Pico della Nieves Gran Canaria

E’ proprio il contrasto climatico tra l’entroterra e la fascia costiera che rende possibile il clima mite di Gran Canaria e che la rende meta vacanziera ideale 365 giorni all’anno. 

Come arrivare e come spostarsi a Gran Canaria

Molte compagnie aeree collegano direttamente l’Italia con l’Aeroporto Internazionale di Gran Canaria che dista 18 km da Las Palmas, centro abitato più grande dell’isola. E’ anche possibile raggiungerla con un traghetto a partire da Lanzarote, Fuerteventura e Tenerife. 

Il modo migliore per visitare Gran Canaria in libertà è l’auto, con cui è possibile spostarsi a piacimento da un posto all’altro senza vincoli di tempo. Sia nell’area arrivi dell’Aeroporto che in quella del Porto sono presenti gli uffici delle compagnie di autonoleggio. 

Cosa vedere a Gran Canaria

Gran Canaria Las Palmas

Data la forma rotonda dell’isola con un diametro di circa 50 km, a prescindere dalla località dove si alloggia, è possibile fare escursioni giornaliere in tutti i punti di interesse.

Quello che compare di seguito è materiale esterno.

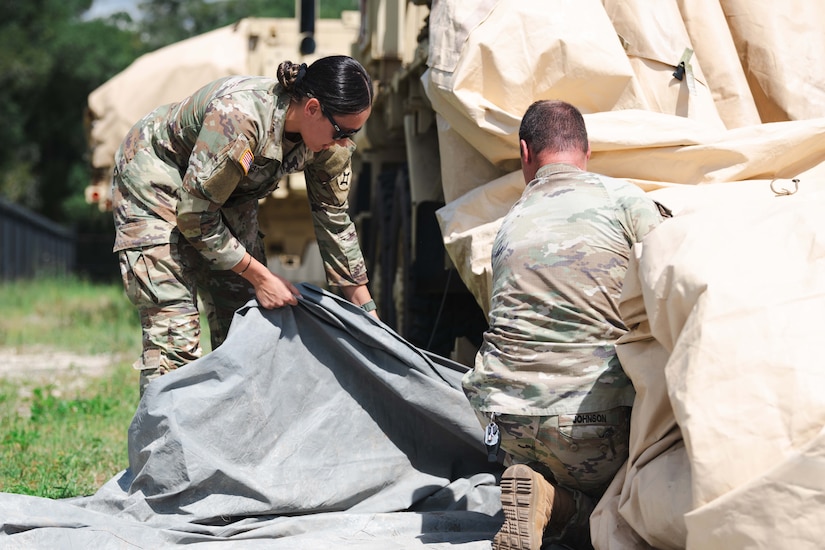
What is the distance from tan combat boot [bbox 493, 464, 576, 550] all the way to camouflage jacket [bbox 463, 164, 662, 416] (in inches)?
7.5

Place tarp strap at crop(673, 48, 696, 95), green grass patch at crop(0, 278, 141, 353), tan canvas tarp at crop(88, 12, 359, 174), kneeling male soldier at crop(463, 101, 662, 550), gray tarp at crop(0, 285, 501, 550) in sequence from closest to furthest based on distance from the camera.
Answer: kneeling male soldier at crop(463, 101, 662, 550)
gray tarp at crop(0, 285, 501, 550)
tarp strap at crop(673, 48, 696, 95)
green grass patch at crop(0, 278, 141, 353)
tan canvas tarp at crop(88, 12, 359, 174)

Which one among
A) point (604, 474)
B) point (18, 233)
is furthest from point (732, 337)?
point (18, 233)

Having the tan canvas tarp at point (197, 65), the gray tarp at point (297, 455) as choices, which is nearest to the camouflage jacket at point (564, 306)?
the gray tarp at point (297, 455)

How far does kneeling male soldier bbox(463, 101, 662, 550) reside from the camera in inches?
128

Las Palmas è il capoluogo dell’isola e co-capitale delle Canarie insieme a Santa Cruz de Tenerife e sede di molti luoghi storici. Da non perdere:

  • il Museo Canario, dove sono custoditi reperti della cività aborigena dei Guanchi scomparsa progressivamente dopo la conquista spagnola
  • la Vegueta, quartiere antico patrimonio mondiale dell’UNESCO
  • la casa museo di Cristoforo Colombo, sua residenza temporanea prima che partisse per le Americhe

Un altro luogo molto suggestivo è il Museo e parco archeologico Cueva Pintada dove negli anni ’80 è stato portato alla luce un villaggio aborigeno con 50 case e grotte artificiali.

Una località da non perdere è Maspalomas con la sua famosa Playa del Ingles, dove rilassarsi sulla spiaggia o nei numerosi locali dopo le tante escursioni fatte. 

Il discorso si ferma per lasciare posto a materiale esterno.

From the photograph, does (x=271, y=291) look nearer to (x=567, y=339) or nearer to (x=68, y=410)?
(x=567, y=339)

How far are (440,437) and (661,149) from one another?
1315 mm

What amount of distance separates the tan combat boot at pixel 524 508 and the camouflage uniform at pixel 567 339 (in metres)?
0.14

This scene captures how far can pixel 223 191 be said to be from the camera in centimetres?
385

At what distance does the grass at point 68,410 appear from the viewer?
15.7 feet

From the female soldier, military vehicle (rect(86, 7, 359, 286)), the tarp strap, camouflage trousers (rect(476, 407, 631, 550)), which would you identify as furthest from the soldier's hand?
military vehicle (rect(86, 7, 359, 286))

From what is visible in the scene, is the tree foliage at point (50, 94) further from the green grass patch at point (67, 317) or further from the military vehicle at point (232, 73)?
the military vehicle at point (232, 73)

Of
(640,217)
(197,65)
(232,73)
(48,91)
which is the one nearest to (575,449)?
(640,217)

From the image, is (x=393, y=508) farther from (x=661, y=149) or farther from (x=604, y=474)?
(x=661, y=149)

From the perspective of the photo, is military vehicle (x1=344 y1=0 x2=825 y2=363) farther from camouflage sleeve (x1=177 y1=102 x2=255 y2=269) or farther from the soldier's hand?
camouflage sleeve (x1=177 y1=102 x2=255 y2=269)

Si procede poi per Puerto de Mogan, cittadina dallo stile più mediterraneo e frequentata dagli amanti della pesca d’altura o della subacquea, e che inoltre rappresenta il punto di partenza privilegiato per escursioni nell’entroterra naturalistico. 

Puerto de Mogan, Gran Canaria

Cosa fare a Gran Canaria

Abbiamo visto che le attrazioni di Gran Canaria sono molteplici. Allo stesso tempo ci sono moltissime attività da fare sull’isola che vanno incontro agli interessi più disparati.

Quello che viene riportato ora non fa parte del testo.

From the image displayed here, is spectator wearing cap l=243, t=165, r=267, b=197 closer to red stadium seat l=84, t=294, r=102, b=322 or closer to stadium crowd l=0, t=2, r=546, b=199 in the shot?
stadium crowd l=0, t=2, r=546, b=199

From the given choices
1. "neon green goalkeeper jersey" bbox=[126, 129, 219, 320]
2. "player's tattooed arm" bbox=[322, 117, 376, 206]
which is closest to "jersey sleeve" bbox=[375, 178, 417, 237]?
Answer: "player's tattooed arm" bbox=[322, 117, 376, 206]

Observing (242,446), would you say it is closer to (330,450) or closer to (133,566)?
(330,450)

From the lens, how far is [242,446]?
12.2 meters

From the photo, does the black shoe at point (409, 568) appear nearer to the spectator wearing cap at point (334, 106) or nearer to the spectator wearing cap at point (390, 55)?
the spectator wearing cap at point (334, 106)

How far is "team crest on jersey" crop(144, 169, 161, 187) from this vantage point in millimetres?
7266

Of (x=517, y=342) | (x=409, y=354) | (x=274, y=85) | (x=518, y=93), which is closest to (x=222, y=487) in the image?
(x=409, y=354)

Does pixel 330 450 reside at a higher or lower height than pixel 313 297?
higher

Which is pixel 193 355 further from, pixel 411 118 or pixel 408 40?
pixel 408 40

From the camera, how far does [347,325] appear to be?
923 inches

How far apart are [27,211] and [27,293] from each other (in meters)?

Ovviamente il mare la fà da padrone con le meravigliose spiagge meta perfetta per gli amanti del surf o del kitesurf. A Playa de Confital, grazie alle correnti oceaniche si formano i famosi tubi che solo i più esperti possono surfare, e a Playa de la Laja si svolgono delle competizioni tra aprile e ottobre. Per chi è in cerca di puro relax c’è Playa de Amadores, spiaggia che si affaccia su un tratto di mare cristallino, dove sono vietate tutte le attività che potrebbero creare confusione.

Playa de Amadores Gran Canaria

Anche gli appassionati di trekking troveranno pane per i loro denti. Il Roque Nublo, nel comune di Tejeda, è una roccia di origine vulcanica raggiungibile con un itinerario immerso nella Natura, percorrendo il quale sono visibili anche il promontorio di La Rana e quello di El Fraile

Specialità gastronomiche Gran Canaria

Anche i buongustai possono avere grandi soddisfazioni a Gran Canaria, sia per tutte le specialità gastronomiche dell’isola sia per un’esperienza particolare come mangiare in una grotta al Barranco de Guayadeque. Valle famosa per le case scavate nelle grotte.